# Advice



## alaft61ri (Oct 11, 2019)

I have a 322 hudson w/sit i gone thru before .so i notice the bushings were shut so i bought new one so iput them in nice fit dont have a quatering tool . so i do it buy works out have good luck when doing to the hudso it binds i put just one bracket on to make sure it runs right. These r pics before and after. Any ideas would be great thanks Al


----------



## Sagas (Dec 13, 2013)

According to your pictures your front wheel is not in line with the others. I would pull that one and realign it to the others then check the reverse side to make sure those line up as well also making sure both sides are quartered to each other. Then manually turn the motor to confirm there is no binding before finally setting them in place.


----------



## alaft61ri (Oct 11, 2019)

Thankyou you have a good eye.
Al


----------



## alaft61ri (Oct 11, 2019)

So re did the quartering they look good to me. Here r pics and what happens after i turn power on . it turn a cuple a times but stiff. I wonder if its the new bushings i put in chassie this the first time i have done it. Al. See hoy the linkage is bowed in middle.

Set task:
Answer these questions about the thread:
1. What number does the first post give along with "hudson"?
2. According to Sagas, which wheel is not in line with the others?
3. In the last post, what does the poster say is bowed in the middle?

Given data:
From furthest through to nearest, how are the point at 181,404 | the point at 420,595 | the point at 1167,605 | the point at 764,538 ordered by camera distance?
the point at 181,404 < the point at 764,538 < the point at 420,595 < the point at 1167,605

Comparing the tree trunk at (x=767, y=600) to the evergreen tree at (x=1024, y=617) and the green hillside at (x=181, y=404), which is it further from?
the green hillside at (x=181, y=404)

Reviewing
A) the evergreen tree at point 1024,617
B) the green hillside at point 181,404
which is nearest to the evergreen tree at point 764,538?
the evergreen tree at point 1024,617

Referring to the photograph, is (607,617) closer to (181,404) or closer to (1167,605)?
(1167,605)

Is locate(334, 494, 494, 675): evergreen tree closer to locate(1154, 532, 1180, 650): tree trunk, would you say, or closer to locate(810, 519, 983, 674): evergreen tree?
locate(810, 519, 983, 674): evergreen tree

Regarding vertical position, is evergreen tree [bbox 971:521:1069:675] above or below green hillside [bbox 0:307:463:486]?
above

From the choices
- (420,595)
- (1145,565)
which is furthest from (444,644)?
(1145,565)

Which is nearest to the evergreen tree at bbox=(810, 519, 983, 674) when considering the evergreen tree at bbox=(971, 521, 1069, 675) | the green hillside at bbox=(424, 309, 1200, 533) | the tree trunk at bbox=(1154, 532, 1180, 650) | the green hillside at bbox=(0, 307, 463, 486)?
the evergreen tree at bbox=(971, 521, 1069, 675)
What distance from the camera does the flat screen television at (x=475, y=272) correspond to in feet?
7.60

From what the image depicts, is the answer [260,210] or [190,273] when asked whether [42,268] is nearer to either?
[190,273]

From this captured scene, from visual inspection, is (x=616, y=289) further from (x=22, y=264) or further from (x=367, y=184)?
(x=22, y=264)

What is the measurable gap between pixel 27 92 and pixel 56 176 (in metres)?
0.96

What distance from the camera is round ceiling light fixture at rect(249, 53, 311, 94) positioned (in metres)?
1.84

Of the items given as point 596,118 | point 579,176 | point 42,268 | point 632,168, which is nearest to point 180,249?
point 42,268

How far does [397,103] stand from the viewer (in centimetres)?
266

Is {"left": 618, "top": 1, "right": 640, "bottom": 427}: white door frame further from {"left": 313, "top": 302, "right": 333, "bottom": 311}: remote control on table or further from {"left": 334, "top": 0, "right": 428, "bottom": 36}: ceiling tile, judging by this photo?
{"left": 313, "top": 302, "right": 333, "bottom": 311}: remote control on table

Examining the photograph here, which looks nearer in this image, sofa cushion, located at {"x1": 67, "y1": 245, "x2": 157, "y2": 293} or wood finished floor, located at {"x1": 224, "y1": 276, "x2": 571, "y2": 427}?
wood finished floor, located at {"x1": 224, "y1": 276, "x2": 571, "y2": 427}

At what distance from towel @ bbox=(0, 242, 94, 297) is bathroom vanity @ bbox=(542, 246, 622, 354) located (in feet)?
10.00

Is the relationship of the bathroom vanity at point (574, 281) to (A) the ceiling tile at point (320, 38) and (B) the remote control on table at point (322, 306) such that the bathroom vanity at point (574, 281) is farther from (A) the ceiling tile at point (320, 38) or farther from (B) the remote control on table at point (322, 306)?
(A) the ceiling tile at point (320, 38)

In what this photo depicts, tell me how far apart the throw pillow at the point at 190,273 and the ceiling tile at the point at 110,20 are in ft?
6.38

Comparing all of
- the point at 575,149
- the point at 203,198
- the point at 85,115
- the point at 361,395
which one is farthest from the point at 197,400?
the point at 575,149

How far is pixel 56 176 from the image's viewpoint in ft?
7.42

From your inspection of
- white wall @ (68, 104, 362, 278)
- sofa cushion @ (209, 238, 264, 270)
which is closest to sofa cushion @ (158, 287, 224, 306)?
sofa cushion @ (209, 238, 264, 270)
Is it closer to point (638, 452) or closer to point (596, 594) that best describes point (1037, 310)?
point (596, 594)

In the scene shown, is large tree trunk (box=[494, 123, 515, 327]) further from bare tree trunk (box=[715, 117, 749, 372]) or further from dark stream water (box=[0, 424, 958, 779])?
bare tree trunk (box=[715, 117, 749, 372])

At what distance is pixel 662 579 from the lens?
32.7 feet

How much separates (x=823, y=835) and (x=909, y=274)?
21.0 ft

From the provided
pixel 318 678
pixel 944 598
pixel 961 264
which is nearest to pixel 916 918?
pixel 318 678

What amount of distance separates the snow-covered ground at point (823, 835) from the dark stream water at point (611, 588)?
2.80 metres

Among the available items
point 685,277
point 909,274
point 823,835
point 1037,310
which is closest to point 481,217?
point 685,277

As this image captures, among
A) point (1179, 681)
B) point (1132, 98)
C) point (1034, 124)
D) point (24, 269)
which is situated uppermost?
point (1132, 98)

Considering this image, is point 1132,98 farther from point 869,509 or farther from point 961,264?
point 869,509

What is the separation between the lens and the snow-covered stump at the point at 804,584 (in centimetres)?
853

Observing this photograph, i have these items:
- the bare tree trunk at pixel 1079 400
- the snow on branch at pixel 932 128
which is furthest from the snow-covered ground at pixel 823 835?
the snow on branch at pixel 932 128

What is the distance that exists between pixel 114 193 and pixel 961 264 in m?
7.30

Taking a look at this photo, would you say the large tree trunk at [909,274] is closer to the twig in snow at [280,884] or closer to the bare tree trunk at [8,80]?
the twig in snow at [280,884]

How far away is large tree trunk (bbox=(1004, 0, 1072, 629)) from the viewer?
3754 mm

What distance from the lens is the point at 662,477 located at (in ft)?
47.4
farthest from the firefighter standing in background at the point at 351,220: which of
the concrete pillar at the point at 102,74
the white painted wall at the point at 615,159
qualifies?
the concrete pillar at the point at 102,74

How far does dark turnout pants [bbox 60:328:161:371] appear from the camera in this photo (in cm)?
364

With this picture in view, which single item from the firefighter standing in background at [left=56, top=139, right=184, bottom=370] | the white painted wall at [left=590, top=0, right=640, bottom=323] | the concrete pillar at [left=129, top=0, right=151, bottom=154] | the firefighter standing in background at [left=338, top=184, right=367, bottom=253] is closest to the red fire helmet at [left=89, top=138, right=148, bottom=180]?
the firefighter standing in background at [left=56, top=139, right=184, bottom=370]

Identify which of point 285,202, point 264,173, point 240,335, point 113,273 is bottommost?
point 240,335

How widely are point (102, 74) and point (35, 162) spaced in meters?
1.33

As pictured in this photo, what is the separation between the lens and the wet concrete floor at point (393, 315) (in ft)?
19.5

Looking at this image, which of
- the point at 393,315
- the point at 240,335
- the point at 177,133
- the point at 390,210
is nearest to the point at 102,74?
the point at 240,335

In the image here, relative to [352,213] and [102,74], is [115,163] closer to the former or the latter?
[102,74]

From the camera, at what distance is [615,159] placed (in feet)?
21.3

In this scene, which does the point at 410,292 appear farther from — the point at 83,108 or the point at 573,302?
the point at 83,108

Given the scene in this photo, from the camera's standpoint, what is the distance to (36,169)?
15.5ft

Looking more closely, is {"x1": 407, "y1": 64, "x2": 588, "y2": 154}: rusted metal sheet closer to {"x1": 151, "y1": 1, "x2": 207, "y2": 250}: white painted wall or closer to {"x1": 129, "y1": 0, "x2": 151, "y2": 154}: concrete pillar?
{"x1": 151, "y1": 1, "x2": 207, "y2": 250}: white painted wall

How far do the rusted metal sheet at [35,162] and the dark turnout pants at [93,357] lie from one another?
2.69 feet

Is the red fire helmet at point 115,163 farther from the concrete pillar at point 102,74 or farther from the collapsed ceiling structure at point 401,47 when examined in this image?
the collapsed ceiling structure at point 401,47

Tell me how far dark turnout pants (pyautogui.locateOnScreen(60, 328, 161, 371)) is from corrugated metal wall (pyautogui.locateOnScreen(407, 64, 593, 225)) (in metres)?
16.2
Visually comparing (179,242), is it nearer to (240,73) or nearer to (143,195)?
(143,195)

Exercise answer:
1. 322
2. The front wheel
3. The linkage